## Annotation records
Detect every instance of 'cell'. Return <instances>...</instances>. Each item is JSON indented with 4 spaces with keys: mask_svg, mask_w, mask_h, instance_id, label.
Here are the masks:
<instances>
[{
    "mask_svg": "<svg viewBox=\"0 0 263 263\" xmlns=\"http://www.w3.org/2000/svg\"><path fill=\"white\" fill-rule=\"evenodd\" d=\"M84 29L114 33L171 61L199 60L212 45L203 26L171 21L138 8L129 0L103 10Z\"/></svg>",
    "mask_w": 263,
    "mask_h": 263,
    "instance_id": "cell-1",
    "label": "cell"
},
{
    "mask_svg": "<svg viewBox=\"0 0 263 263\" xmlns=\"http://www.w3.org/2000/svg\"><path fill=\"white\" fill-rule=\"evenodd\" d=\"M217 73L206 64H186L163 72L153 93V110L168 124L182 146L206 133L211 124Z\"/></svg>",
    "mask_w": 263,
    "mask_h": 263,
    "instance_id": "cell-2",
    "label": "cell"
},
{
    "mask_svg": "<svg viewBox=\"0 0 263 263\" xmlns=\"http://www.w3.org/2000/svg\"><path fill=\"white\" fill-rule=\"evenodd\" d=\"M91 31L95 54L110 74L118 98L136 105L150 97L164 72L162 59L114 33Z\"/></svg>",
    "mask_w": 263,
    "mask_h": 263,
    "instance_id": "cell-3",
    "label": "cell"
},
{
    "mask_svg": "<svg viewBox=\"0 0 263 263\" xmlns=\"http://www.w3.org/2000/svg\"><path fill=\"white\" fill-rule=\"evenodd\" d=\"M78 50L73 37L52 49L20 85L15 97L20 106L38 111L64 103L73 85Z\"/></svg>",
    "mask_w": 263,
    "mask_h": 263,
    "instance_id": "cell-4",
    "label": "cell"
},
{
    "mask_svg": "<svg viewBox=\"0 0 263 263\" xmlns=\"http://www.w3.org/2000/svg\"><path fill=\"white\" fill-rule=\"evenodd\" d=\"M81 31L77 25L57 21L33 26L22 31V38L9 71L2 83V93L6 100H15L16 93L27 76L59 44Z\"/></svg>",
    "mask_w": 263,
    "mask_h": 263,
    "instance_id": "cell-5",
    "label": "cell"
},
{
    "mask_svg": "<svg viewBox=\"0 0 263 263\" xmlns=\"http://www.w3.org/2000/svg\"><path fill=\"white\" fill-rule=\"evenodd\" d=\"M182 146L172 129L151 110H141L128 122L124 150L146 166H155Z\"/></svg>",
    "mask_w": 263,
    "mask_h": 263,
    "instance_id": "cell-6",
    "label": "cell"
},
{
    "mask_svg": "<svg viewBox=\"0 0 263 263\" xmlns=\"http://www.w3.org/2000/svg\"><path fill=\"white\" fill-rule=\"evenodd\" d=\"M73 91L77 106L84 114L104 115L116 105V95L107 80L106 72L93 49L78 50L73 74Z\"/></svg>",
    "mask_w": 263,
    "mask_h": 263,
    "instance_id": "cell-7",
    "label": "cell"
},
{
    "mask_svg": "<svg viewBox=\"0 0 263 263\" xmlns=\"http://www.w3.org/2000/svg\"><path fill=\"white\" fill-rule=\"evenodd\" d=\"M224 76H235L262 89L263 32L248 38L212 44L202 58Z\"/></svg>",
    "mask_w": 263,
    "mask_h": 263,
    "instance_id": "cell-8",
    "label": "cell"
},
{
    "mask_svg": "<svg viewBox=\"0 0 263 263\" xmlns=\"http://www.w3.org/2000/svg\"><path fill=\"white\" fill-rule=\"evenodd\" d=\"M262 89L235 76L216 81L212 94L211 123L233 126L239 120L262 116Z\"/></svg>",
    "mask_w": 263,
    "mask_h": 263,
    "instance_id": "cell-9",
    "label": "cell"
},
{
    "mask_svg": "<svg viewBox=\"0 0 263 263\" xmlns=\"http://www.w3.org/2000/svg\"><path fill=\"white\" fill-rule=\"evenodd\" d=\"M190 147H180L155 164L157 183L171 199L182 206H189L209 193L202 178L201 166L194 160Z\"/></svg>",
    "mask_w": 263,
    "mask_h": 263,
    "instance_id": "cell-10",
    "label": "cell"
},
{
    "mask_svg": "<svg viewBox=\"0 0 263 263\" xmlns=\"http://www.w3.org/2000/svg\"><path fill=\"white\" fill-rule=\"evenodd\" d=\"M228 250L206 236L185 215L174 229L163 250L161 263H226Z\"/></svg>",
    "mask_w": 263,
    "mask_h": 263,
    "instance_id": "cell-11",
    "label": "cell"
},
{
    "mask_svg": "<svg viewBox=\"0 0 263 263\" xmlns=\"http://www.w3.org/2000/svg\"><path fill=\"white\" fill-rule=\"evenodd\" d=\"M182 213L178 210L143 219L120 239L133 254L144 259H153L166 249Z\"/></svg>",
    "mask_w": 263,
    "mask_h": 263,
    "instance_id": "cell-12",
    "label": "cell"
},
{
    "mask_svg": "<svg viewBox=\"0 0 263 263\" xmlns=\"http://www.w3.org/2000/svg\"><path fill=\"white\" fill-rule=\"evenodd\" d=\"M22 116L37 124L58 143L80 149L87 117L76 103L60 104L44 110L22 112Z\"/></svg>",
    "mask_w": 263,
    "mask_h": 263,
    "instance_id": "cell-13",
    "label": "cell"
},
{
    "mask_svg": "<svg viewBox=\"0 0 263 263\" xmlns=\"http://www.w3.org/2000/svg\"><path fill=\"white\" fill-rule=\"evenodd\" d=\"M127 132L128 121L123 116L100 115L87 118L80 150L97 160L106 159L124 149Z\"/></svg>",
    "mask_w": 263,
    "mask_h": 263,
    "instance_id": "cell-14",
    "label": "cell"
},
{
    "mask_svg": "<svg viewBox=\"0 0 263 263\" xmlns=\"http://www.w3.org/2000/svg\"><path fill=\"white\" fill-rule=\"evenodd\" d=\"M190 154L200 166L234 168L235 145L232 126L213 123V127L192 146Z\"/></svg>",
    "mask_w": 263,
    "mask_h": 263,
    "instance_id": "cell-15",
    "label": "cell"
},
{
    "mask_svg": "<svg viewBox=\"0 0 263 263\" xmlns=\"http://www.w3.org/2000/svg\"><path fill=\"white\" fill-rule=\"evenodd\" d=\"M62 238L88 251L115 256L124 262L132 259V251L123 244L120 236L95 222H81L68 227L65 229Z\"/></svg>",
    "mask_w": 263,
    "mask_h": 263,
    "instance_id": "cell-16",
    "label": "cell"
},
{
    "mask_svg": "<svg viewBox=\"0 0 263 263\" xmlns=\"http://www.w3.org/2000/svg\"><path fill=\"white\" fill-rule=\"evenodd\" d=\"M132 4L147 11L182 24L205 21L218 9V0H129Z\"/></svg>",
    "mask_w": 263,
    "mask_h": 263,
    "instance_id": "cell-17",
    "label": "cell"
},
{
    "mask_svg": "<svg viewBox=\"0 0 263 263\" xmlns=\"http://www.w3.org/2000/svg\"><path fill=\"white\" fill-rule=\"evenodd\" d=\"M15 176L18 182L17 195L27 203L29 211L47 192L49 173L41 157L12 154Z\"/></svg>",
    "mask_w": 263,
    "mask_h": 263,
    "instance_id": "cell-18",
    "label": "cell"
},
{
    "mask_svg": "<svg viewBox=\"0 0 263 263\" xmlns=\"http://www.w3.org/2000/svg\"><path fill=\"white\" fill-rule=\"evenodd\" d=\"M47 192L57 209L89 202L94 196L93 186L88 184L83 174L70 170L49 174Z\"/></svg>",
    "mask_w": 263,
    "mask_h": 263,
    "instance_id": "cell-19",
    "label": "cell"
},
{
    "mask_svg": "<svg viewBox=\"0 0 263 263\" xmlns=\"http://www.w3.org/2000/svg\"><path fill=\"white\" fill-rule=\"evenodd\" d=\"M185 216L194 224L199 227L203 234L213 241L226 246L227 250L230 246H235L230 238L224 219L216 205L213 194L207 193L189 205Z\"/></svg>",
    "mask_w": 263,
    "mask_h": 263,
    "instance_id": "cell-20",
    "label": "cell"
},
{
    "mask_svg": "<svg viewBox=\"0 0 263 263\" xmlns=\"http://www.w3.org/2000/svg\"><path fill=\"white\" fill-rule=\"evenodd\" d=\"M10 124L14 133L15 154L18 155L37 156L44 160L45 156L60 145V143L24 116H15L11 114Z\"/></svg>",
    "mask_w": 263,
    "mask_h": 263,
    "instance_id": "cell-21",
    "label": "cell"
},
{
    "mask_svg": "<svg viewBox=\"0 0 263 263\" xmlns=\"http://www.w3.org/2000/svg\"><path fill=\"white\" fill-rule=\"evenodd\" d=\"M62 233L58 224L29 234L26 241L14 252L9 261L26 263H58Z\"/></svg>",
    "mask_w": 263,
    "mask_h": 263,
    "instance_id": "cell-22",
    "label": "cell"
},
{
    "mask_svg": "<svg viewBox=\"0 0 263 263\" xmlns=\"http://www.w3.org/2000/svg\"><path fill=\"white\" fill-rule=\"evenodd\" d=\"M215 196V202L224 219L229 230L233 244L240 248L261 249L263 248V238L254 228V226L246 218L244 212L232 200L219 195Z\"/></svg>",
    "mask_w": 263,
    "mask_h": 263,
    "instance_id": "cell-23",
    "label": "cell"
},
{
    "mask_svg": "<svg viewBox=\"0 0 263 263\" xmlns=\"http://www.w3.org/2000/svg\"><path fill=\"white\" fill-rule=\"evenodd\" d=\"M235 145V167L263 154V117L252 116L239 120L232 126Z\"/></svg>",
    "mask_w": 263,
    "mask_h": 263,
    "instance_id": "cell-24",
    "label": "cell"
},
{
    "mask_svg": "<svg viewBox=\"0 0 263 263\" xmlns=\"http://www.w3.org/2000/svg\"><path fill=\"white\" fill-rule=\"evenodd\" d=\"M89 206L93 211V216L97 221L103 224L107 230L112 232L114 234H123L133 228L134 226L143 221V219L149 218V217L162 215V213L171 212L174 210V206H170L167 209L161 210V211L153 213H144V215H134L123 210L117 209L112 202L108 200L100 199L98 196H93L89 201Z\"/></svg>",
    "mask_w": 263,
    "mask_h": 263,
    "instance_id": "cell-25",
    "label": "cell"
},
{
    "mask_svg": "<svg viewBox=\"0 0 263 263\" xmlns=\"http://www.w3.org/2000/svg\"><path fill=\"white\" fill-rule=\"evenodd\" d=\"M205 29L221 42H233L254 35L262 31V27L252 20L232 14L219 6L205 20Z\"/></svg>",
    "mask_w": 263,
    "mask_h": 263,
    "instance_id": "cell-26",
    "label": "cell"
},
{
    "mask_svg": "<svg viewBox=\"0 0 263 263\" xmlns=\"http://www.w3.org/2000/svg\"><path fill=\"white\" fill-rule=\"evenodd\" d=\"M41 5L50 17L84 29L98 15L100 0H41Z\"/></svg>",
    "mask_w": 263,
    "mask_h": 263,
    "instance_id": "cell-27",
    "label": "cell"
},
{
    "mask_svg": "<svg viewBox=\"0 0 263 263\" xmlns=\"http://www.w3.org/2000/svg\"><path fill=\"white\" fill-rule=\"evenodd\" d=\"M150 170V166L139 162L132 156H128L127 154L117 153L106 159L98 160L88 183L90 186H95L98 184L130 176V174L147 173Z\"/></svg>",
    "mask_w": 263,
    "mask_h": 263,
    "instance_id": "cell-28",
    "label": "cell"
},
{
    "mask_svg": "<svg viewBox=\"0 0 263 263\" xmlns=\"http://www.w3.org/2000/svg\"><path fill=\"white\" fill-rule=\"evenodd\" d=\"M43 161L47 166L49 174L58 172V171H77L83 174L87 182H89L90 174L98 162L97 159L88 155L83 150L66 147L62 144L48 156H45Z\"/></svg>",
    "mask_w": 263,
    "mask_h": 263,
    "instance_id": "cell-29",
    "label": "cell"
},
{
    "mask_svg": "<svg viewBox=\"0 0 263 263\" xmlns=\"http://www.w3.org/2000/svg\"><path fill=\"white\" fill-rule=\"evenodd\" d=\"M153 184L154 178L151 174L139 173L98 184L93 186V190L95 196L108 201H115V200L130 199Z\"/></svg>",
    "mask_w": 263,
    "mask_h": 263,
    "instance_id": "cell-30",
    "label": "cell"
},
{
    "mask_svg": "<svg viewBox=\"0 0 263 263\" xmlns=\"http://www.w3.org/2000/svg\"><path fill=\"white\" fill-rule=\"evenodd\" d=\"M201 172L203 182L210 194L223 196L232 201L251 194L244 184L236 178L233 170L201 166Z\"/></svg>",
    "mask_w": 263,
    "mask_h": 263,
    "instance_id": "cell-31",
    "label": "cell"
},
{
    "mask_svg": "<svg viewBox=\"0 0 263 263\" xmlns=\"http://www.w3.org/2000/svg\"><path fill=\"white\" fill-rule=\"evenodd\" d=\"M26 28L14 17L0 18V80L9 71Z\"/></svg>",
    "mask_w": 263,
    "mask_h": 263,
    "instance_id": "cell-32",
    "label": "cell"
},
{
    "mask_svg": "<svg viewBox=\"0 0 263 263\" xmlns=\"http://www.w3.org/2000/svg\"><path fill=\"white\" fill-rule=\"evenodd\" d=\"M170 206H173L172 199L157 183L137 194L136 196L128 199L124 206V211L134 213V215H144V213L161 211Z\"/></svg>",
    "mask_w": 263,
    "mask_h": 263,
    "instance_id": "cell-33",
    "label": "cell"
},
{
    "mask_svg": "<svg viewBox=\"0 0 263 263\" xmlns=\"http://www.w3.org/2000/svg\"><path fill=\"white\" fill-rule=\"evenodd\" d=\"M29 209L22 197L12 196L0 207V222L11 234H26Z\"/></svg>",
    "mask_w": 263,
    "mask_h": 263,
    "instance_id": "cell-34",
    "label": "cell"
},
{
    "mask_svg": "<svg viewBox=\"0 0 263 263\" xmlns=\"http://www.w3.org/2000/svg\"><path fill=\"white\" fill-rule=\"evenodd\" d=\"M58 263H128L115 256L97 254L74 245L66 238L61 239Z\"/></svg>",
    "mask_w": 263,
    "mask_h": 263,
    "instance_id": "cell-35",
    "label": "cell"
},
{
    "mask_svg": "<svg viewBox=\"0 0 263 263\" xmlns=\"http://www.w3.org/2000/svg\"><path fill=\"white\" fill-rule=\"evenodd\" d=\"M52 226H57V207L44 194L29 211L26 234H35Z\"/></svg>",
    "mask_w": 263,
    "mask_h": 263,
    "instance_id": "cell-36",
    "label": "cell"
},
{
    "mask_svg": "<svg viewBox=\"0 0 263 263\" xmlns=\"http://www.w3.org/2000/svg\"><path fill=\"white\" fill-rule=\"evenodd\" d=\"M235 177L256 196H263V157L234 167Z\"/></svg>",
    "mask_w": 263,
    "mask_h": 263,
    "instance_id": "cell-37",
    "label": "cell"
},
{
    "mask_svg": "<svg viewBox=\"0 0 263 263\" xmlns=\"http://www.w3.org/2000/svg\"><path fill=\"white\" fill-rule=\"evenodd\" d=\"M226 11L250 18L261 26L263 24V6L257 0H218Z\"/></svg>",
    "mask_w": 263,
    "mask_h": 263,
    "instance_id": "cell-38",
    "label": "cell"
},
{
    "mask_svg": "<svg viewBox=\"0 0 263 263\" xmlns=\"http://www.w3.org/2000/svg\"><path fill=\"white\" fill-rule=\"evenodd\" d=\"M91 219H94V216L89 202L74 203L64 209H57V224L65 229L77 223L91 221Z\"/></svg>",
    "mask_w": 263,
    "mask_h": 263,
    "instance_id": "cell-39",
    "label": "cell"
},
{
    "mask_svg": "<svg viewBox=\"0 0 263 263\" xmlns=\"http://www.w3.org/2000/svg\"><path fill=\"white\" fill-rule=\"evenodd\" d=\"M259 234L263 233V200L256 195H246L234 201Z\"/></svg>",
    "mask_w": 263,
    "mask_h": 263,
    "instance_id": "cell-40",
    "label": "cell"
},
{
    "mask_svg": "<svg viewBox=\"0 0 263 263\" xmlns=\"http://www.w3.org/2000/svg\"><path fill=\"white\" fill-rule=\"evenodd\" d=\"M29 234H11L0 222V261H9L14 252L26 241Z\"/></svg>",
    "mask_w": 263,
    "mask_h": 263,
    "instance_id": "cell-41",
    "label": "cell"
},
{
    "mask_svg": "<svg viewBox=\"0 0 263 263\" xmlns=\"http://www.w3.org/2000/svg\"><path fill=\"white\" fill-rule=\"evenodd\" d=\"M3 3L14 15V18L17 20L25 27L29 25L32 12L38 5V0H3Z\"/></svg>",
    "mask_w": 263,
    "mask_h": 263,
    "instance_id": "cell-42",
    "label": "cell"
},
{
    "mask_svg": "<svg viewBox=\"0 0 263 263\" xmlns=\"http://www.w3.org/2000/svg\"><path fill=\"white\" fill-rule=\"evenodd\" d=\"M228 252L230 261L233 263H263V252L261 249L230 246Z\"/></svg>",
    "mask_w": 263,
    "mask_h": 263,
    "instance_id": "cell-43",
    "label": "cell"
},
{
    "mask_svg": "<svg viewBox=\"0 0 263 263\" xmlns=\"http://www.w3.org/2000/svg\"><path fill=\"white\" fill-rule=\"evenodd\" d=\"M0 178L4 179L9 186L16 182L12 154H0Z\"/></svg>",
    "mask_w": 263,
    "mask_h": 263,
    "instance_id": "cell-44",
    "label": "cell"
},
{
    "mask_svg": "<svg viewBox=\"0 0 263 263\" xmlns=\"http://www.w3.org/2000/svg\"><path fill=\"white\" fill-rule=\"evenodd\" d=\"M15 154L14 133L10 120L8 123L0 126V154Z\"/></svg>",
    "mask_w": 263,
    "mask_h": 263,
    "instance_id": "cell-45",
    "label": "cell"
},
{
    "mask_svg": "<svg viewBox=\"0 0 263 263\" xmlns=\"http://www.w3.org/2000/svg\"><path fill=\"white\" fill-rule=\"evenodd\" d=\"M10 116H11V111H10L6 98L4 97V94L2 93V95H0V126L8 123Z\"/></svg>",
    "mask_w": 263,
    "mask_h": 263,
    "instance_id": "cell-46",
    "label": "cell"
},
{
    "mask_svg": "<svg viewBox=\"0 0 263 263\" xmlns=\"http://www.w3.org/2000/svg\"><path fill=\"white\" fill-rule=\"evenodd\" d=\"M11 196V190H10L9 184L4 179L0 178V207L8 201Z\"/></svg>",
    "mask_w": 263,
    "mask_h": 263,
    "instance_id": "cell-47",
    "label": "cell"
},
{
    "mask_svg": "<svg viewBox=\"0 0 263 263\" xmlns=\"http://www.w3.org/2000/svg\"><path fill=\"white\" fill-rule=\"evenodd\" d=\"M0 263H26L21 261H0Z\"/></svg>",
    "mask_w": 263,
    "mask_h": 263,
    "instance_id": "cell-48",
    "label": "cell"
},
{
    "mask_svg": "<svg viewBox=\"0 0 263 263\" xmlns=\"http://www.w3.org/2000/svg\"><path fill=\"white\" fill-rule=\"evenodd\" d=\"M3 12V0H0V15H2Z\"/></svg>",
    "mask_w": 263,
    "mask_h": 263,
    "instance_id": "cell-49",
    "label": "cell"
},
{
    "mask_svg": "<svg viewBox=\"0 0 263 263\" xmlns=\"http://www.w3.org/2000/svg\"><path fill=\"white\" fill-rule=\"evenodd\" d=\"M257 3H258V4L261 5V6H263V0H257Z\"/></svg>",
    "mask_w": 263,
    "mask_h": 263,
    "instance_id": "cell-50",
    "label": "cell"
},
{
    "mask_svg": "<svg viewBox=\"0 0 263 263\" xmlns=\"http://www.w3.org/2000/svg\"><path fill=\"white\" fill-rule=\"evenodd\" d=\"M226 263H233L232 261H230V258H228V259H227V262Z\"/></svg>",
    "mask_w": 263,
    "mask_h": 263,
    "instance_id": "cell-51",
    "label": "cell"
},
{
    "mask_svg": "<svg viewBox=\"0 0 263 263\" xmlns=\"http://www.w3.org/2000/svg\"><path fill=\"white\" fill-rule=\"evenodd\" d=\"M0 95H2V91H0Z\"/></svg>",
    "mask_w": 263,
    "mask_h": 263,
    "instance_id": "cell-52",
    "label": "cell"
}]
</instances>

## EXERCISE AIM
Please tally the lines of the records above that contain the string "instances", and give only that number.

## CORRECT ANSWER
3